(SELECTED TEXT Opens)
Gems & Jewellery sector seeks pro-consumer initiatives from Union Budget 2022

Gem & Jewellery Council commends FM that the GST rate be reduced to 1.25 per cent in their Pre Budget-Recommendations 2022-23

Indian Gems & jewellery in making, sector budget recommendations

For nearly two years, India’s gem and jewellery industry and related businesses have been suffering and bearing the brunt of the pandemic. Customers are not spending much on jewellery because of lockdowns and curbs on the retail sector; and the MSME jewellers, craftsmen, and artisans —- who make up the majority of the indigenous industry —- are unable to claim any respite or relaxation despite their growing woes and stress.

The All India Gem & Jewellery Domestic Council (GJC), the national apex body of the gems and jewellery industry, has recommended to the Union Finance Minister that the GST rate be reduced to 1.25 per cent in their Pre Budget-Recommendations 2022-23.

GJC has also urged FM to increase the PAN card limit from Rs 2 lakh to Rs 5 lakh rupees, citing the fact that many rural Indian households do not have PAN cards and have difficulty arranging the minimum required jewellery in times of need, particularly after a pandemic.
(SELECTED TEXT Closes)
(INFORMATION GIVEN Opens)
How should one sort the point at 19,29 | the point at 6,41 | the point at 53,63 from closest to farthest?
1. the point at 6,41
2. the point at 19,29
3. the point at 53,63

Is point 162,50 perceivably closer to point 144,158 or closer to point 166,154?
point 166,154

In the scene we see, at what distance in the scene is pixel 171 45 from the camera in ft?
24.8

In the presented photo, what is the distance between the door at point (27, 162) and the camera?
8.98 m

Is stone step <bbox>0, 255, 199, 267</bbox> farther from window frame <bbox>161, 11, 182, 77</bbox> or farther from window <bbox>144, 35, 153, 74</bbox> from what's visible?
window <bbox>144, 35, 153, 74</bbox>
(INFORMATION GIVEN Closes)
(INFORMATION GIVEN Opens)
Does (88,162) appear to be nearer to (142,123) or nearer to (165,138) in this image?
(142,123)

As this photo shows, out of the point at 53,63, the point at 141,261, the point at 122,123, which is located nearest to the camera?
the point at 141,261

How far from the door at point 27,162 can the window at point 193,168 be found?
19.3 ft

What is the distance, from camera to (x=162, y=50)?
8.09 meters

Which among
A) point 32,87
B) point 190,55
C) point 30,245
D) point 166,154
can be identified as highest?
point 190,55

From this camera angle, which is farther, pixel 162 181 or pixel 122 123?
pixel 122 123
(INFORMATION GIVEN Closes)
> _WHAT THE TASK ASKS_
List every group that the jewellery budget article says makes up the majority of the indigenous industry.

> _EXPECTED ANSWER_
- MSME jewellers
- craftsmen
- artisans